Tutte queste crisi particolari hanno, in altre parole, contribuito a una crisi generale del sistema geopolitico mondiale, che ha configurato nei fatti una geografia dell’incertezza che sembra sempre più essere un tratto distintivo della globalizzazione unipolare per come si è stabilita dagli anni Novanta.
Riprova ne è il successo avuto da Trump nel 2016, che attestava un mutato senso comune dell’opinione pubblica americana rispetto all’uso di risorse pubbliche per l’impegno in politica estera, laddove il candidato repubblicano aveva basato la sua campagna essenzialmente su temi di politica domestica: già allora si poneva politicamente il tema di quanto fosse realmente sostenibile l’unipolarismo a guida Usa per l’ordine mondiale.
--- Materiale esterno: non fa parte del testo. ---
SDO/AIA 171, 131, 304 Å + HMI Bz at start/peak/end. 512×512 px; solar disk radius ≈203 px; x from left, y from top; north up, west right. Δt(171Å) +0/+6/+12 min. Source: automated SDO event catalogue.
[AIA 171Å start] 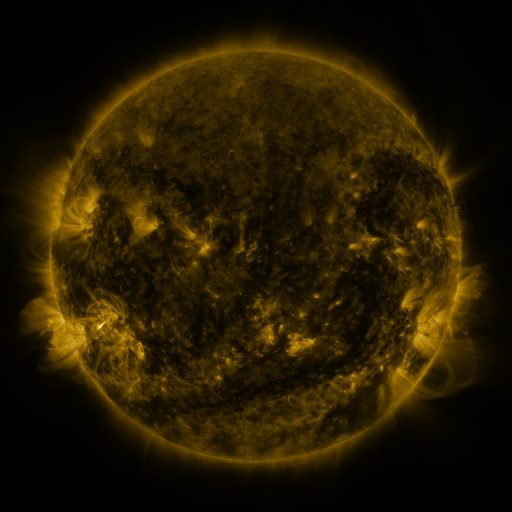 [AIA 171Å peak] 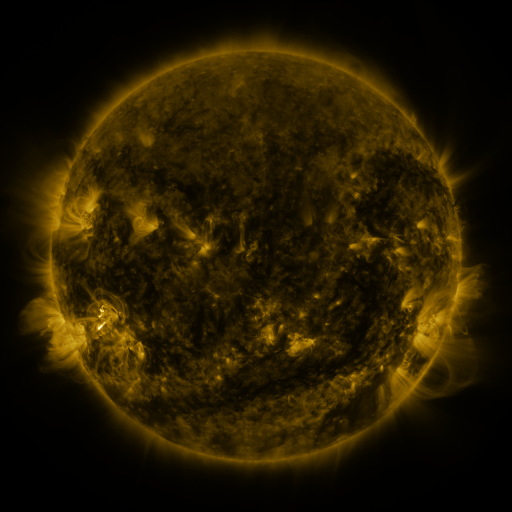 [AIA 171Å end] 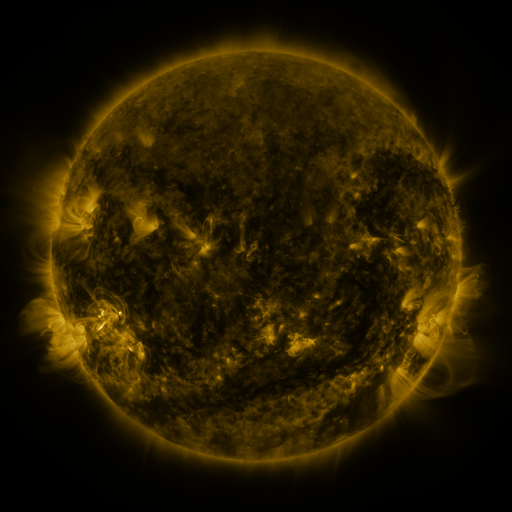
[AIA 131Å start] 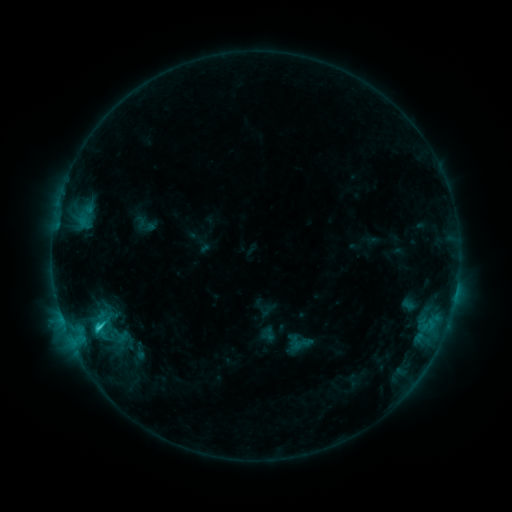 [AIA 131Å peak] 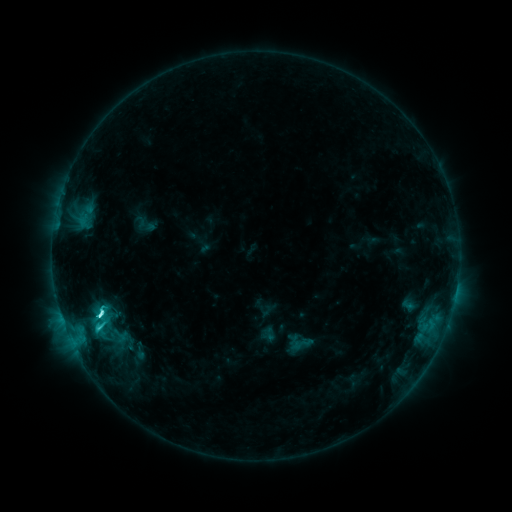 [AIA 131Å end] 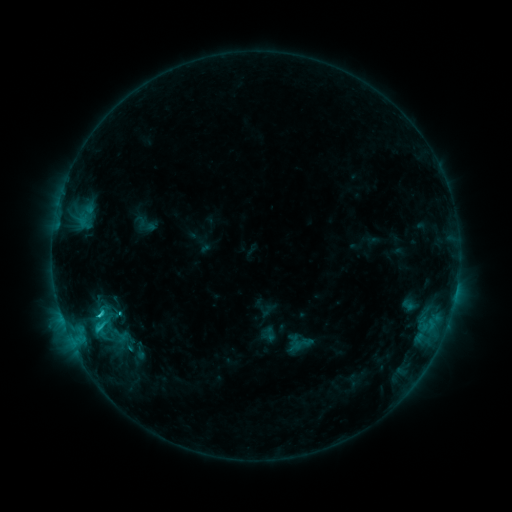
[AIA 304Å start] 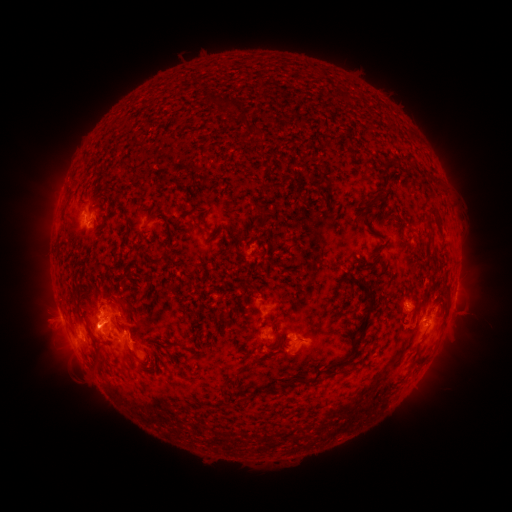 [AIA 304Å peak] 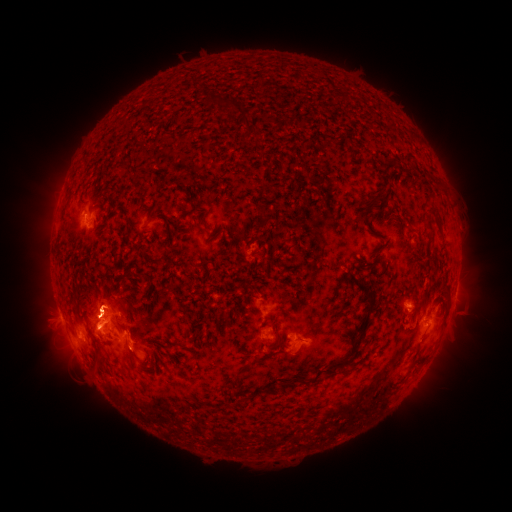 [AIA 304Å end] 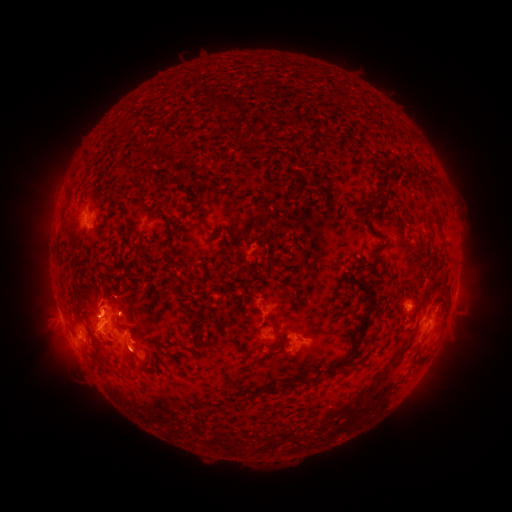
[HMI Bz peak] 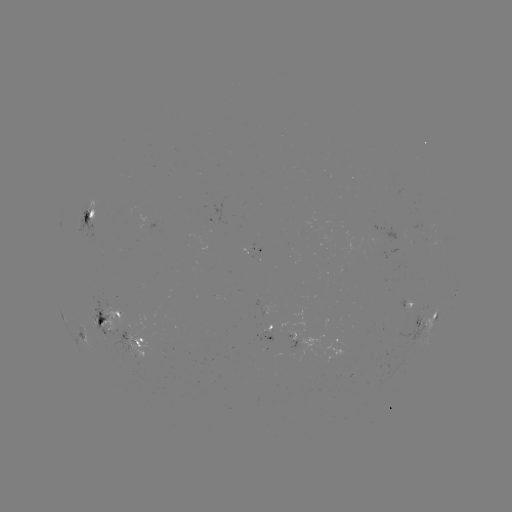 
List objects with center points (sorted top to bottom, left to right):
C4.7 flare: (102, 310)
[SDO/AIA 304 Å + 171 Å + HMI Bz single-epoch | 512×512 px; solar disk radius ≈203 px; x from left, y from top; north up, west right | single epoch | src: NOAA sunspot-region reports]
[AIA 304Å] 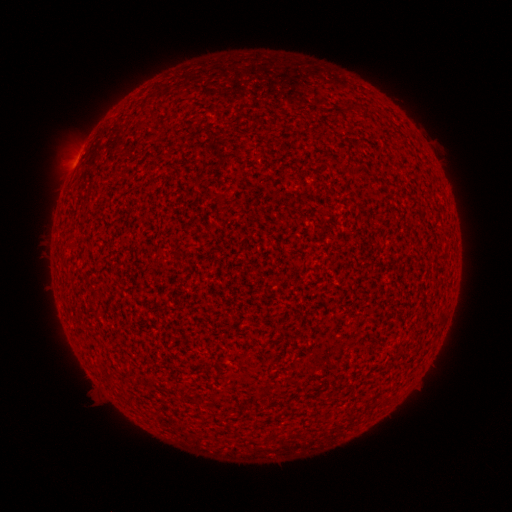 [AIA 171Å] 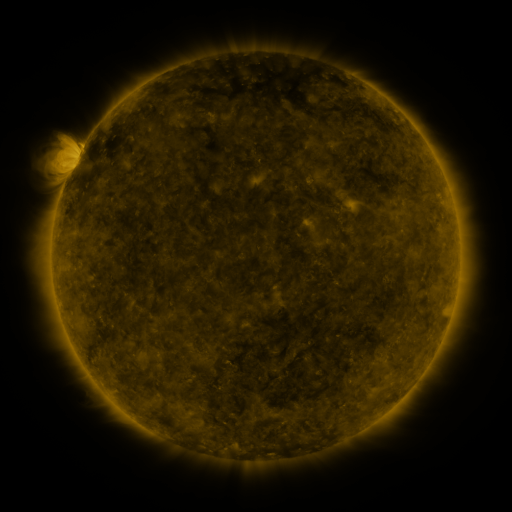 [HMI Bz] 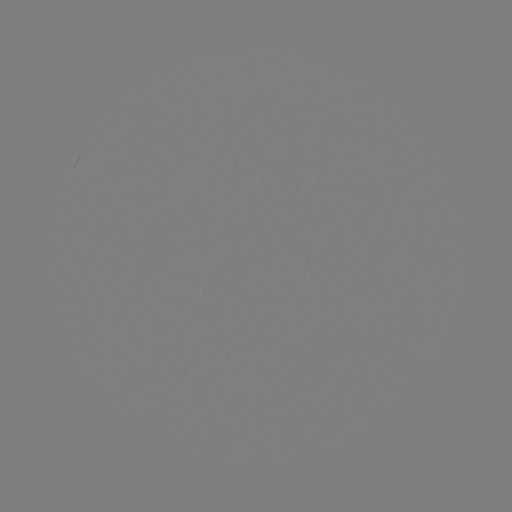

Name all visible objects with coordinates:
(none)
Le parole di Putin prima e di Lavrov poi sembrano voler attestare un nuovo momento della politica internazionale, inserendosi in un duplice dibattito: quello interno al contesto statunitense, di certo non cessato con la presidenza Biden, e quello interno all’intero contesto occidentale.
Se molti analisti hanno visto infatti nel compattamento della Nato un rafforzamento dell’alleanza atlantica, le ultime dichiarazioni di Macron, a favore di una tregua tra le parti e per la non umiliazione della Russia, per un verso, e quelle di Draghi, che ha ribadito dopo l’incontro con Biden la necessità di costruire la pace attraverso negoziati con la Russia, per un altro, possono essere interpretate come il tentativo da parte dei paesi europei di affrancarsi – sebbene parzialmente – dal ruolo guida statunitense, agendo con manovre bilaterali capaci di attestarli come attori indipendenti e autonomi nello scenario ucraino e più in generale nel teatro globale.
Se lette in tal senso, le parole dei due presidenti potrebbero puntare a riequilibrare i rapporti di forza in campo europeo (sfruttando la momentanea debolezza del cancelliere Scholz), ma anche mondiale, configurando uno scenario di potenziale e profondo cambiamento epocale, evocato anche dai vertici russi, che nella crisi ucraina potrebbe trovare ridefinizione generale della mappa geopolitica mondiale.